### EXERCISE REQUIREMENTS
Every record must be copied out exactly.

^^^^

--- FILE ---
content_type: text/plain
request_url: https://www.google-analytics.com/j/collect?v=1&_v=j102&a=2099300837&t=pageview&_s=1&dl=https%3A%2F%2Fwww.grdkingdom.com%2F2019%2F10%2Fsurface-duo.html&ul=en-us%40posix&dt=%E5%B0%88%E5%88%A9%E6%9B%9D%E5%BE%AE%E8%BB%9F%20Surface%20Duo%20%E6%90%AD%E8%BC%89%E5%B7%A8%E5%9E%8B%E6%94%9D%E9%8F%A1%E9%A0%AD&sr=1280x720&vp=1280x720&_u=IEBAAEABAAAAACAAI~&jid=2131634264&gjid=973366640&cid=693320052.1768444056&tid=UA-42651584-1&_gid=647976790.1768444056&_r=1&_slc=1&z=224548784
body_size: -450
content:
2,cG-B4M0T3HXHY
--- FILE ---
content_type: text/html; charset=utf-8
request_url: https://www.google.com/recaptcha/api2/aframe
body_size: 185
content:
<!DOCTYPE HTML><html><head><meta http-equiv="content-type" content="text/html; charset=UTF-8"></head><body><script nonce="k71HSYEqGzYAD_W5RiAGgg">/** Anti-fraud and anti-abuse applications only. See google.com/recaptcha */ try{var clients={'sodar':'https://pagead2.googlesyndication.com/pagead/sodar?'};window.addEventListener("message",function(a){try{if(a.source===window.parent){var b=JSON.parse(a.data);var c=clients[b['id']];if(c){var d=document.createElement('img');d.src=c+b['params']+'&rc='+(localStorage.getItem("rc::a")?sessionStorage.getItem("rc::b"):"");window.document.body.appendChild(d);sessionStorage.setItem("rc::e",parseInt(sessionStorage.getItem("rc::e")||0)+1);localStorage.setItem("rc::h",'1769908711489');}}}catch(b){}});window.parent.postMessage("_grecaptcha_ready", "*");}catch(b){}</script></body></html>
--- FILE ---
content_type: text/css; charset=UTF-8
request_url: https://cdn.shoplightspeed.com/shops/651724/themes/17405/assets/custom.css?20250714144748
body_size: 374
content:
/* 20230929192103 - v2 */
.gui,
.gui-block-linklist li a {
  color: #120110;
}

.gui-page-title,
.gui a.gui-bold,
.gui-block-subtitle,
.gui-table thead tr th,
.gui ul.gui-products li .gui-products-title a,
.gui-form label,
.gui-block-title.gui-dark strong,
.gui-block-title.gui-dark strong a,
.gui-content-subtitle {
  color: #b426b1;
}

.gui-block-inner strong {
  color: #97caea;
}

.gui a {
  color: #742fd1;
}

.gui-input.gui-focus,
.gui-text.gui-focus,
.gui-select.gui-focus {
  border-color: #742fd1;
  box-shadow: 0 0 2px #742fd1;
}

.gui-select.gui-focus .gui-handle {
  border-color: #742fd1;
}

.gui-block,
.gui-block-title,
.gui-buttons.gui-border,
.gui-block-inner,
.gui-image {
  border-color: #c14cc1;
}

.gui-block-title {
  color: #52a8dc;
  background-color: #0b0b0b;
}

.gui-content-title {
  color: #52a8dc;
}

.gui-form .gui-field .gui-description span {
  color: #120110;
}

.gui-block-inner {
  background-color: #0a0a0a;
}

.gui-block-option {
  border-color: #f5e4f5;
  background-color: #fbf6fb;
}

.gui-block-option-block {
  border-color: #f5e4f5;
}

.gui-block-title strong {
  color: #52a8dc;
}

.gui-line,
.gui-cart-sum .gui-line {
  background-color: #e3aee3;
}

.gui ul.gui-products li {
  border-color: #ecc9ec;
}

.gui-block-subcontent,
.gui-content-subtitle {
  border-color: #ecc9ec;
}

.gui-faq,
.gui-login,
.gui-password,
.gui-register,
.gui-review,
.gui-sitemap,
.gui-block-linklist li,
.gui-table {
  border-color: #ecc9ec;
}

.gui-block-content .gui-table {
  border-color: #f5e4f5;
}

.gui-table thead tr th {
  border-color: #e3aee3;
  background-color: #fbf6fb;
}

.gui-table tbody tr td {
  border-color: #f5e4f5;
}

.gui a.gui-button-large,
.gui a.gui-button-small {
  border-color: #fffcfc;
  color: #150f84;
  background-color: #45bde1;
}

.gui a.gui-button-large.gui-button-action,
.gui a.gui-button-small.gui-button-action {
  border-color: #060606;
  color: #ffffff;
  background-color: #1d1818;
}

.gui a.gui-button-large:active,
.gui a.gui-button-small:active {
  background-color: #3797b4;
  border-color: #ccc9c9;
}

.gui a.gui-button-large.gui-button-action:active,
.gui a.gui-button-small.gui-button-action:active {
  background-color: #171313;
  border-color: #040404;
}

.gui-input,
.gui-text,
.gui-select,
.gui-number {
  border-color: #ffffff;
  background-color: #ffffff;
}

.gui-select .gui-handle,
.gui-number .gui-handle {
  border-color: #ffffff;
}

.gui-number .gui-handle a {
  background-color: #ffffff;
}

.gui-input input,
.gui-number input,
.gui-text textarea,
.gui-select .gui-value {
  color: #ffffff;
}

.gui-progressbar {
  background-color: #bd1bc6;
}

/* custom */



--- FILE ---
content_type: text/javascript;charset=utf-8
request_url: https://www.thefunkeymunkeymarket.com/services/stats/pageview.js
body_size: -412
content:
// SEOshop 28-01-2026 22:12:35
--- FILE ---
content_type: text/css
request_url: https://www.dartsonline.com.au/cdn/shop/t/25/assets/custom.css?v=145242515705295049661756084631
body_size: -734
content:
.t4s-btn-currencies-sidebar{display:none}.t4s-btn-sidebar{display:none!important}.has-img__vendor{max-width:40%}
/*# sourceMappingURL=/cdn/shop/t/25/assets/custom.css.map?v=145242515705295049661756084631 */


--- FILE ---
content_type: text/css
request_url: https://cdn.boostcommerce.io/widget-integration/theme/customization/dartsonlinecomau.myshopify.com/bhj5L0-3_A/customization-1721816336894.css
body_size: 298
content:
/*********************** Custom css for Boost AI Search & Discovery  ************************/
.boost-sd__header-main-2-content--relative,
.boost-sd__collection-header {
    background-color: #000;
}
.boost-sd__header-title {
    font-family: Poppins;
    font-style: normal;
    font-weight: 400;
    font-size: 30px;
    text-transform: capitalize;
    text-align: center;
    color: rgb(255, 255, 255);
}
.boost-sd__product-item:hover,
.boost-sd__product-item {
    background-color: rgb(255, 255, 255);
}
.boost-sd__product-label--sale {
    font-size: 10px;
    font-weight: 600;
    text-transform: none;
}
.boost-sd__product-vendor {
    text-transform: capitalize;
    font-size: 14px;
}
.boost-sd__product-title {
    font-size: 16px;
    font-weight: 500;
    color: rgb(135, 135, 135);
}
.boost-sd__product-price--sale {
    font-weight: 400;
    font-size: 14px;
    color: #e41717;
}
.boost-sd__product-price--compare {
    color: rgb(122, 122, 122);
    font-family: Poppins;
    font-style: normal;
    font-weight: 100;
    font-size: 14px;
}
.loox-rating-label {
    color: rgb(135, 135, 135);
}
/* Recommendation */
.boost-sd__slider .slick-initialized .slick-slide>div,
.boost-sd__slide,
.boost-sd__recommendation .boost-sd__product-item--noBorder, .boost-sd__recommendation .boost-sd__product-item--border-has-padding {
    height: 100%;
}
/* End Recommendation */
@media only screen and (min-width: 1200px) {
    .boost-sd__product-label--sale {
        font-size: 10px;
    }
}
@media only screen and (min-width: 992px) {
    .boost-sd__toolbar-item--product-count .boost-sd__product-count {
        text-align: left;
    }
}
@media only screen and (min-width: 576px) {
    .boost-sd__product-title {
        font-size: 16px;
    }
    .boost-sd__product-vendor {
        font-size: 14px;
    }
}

^^^^

### OUTPUT FOR THIS TASK
--- FILE ---
content_type: text/plain
request_url: https://www.google-analytics.com/j/collect?v=1&_v=j102&a=2099300837&t=pageview&_s=1&dl=https%3A%2F%2Fwww.grdkingdom.com%2F2019%2F10%2Fsurface-duo.html&ul=en-us%40posix&dt=%E5%B0%88%E5%88%A9%E6%9B%9D%E5%BE%AE%E8%BB%9F%20Surface%20Duo%20%E6%90%AD%E8%BC%89%E5%B7%A8%E5%9E%8B%E6%94%9D%E9%8F%A1%E9%A0%AD&sr=1280x720&vp=1280x720&_u=IEBAAEABAAAAACAAI~&jid=2131634264&gjid=973366640&cid=693320052.1768444056&tid=UA-42651584-1&_gid=647976790.1768444056&_r=1&_slc=1&z=224548784
body_size: -450
content:
2,cG-B4M0T3HXHY
--- FILE ---
content_type: text/html; charset=utf-8
request_url: https://www.google.com/recaptcha/api2/aframe
body_size: 185
content:
<!DOCTYPE HTML><html><head><meta http-equiv="content-type" content="text/html; charset=UTF-8"></head><body><script nonce="k71HSYEqGzYAD_W5RiAGgg">/** Anti-fraud and anti-abuse applications only. See google.com/recaptcha */ try{var clients={'sodar':'https://pagead2.googlesyndication.com/pagead/sodar?'};window.addEventListener("message",function(a){try{if(a.source===window.parent){var b=JSON.parse(a.data);var c=clients[b['id']];if(c){var d=document.createElement('img');d.src=c+b['params']+'&rc='+(localStorage.getItem("rc::a")?sessionStorage.getItem("rc::b"):"");window.document.body.appendChild(d);sessionStorage.setItem("rc::e",parseInt(sessionStorage.getItem("rc::e")||0)+1);localStorage.setItem("rc::h",'1769908711489');}}}catch(b){}});window.parent.postMessage("_grecaptcha_ready", "*");}catch(b){}</script></body></html>
--- FILE ---
content_type: text/css; charset=UTF-8
request_url: https://cdn.shoplightspeed.com/shops/651724/themes/17405/assets/custom.css?20250714144748
body_size: 374
content:
/* 20230929192103 - v2 */
.gui,
.gui-block-linklist li a {
  color: #120110;
}

.gui-page-title,
.gui a.gui-bold,
.gui-block-subtitle,
.gui-table thead tr th,
.gui ul.gui-products li .gui-products-title a,
.gui-form label,
.gui-block-title.gui-dark strong,
.gui-block-title.gui-dark strong a,
.gui-content-subtitle {
  color: #b426b1;
}

.gui-block-inner strong {
  color: #97caea;
}

.gui a {
  color: #742fd1;
}

.gui-input.gui-focus,
.gui-text.gui-focus,
.gui-select.gui-focus {
  border-color: #742fd1;
  box-shadow: 0 0 2px #742fd1;
}

.gui-select.gui-focus .gui-handle {
  border-color: #742fd1;
}

.gui-block,
.gui-block-title,
.gui-buttons.gui-border,
.gui-block-inner,
.gui-image {
  border-color: #c14cc1;
}

.gui-block-title {
  color: #52a8dc;
  background-color: #0b0b0b;
}

.gui-content-title {
  color: #52a8dc;
}

.gui-form .gui-field .gui-description span {
  color: #120110;
}

.gui-block-inner {
  background-color: #0a0a0a;
}

.gui-block-option {
  border-color: #f5e4f5;
  background-color: #fbf6fb;
}

.gui-block-option-block {
  border-color: #f5e4f5;
}

.gui-block-title strong {
  color: #52a8dc;
}

.gui-line,
.gui-cart-sum .gui-line {
  background-color: #e3aee3;
}

.gui ul.gui-products li {
  border-color: #ecc9ec;
}

.gui-block-subcontent,
.gui-content-subtitle {
  border-color: #ecc9ec;
}

.gui-faq,
.gui-login,
.gui-password,
.gui-register,
.gui-review,
.gui-sitemap,
.gui-block-linklist li,
.gui-table {
  border-color: #ecc9ec;
}

.gui-block-content .gui-table {
  border-color: #f5e4f5;
}

.gui-table thead tr th {
  border-color: #e3aee3;
  background-color: #fbf6fb;
}

.gui-table tbody tr td {
  border-color: #f5e4f5;
}

.gui a.gui-button-large,
.gui a.gui-button-small {
  border-color: #fffcfc;
  color: #150f84;
  background-color: #45bde1;
}

.gui a.gui-button-large.gui-button-action,
.gui a.gui-button-small.gui-button-action {
  border-color: #060606;
  color: #ffffff;
  background-color: #1d1818;
}

.gui a.gui-button-large:active,
.gui a.gui-button-small:active {
  background-color: #3797b4;
  border-color: #ccc9c9;
}

.gui a.gui-button-large.gui-button-action:active,
.gui a.gui-button-small.gui-button-action:active {
  background-color: #171313;
  border-color: #040404;
}

.gui-input,
.gui-text,
.gui-select,
.gui-number {
  border-color: #ffffff;
  background-color: #ffffff;
}

.gui-select .gui-handle,
.gui-number .gui-handle {
  border-color: #ffffff;
}

.gui-number .gui-handle a {
  background-color: #ffffff;
}

.gui-input input,
.gui-number input,
.gui-text textarea,
.gui-select .gui-value {
  color: #ffffff;
}

.gui-progressbar {
  background-color: #bd1bc6;
}

/* custom */



--- FILE ---
content_type: text/javascript;charset=utf-8
request_url: https://www.thefunkeymunkeymarket.com/services/stats/pageview.js
body_size: -412
content:
// SEOshop 28-01-2026 22:12:35
--- FILE ---
content_type: text/css
request_url: https://www.dartsonline.com.au/cdn/shop/t/25/assets/custom.css?v=145242515705295049661756084631
body_size: -734
content:
.t4s-btn-currencies-sidebar{display:none}.t4s-btn-sidebar{display:none!important}.has-img__vendor{max-width:40%}
/*# sourceMappingURL=/cdn/shop/t/25/assets/custom.css.map?v=145242515705295049661756084631 */


--- FILE ---
content_type: text/css
request_url: https://cdn.boostcommerce.io/widget-integration/theme/customization/dartsonlinecomau.myshopify.com/bhj5L0-3_A/customization-1721816336894.css
body_size: 298
content:
/*********************** Custom css for Boost AI Search & Discovery  ************************/
.boost-sd__header-main-2-content--relative,
.boost-sd__collection-header {
    background-color: #000;
}
.boost-sd__header-title {
    font-family: Poppins;
    font-style: normal;
    font-weight: 400;
    font-size: 30px;
    text-transform: capitalize;
    text-align: center;
    color: rgb(255, 255, 255);
}
.boost-sd__product-item:hover,
.boost-sd__product-item {
    background-color: rgb(255, 255, 255);
}
.boost-sd__product-label--sale {
    font-size: 10px;
    font-weight: 600;
    text-transform: none;
}
.boost-sd__product-vendor {
    text-transform: capitalize;
    font-size: 14px;
}
.boost-sd__product-title {
    font-size: 16px;
    font-weight: 500;
    color: rgb(135, 135, 135);
}
.boost-sd__product-price--sale {
    font-weight: 400;
    font-size: 14px;
    color: #e41717;
}
.boost-sd__product-price--compare {
    color: rgb(122, 122, 122);
    font-family: Poppins;
    font-style: normal;
    font-weight: 100;
    font-size: 14px;
}
.loox-rating-label {
    color: rgb(135, 135, 135);
}
/* Recommendation */
.boost-sd__slider .slick-initialized .slick-slide>div,
.boost-sd__slide,
.boost-sd__recommendation .boost-sd__product-item--noBorder, .boost-sd__recommendation .boost-sd__product-item--border-has-padding {
    height: 100%;
}
/* End Recommendation */
@media only screen and (min-width: 1200px) {
    .boost-sd__product-label--sale {
        font-size: 10px;
    }
}
@media only screen and (min-width: 992px) {
    .boost-sd__toolbar-item--product-count .boost-sd__product-count {
        text-align: left;
    }
}
@media only screen and (min-width: 576px) {
    .boost-sd__product-title {
        font-size: 16px;
    }
    .boost-sd__product-vendor {
        font-size: 14px;
    }
}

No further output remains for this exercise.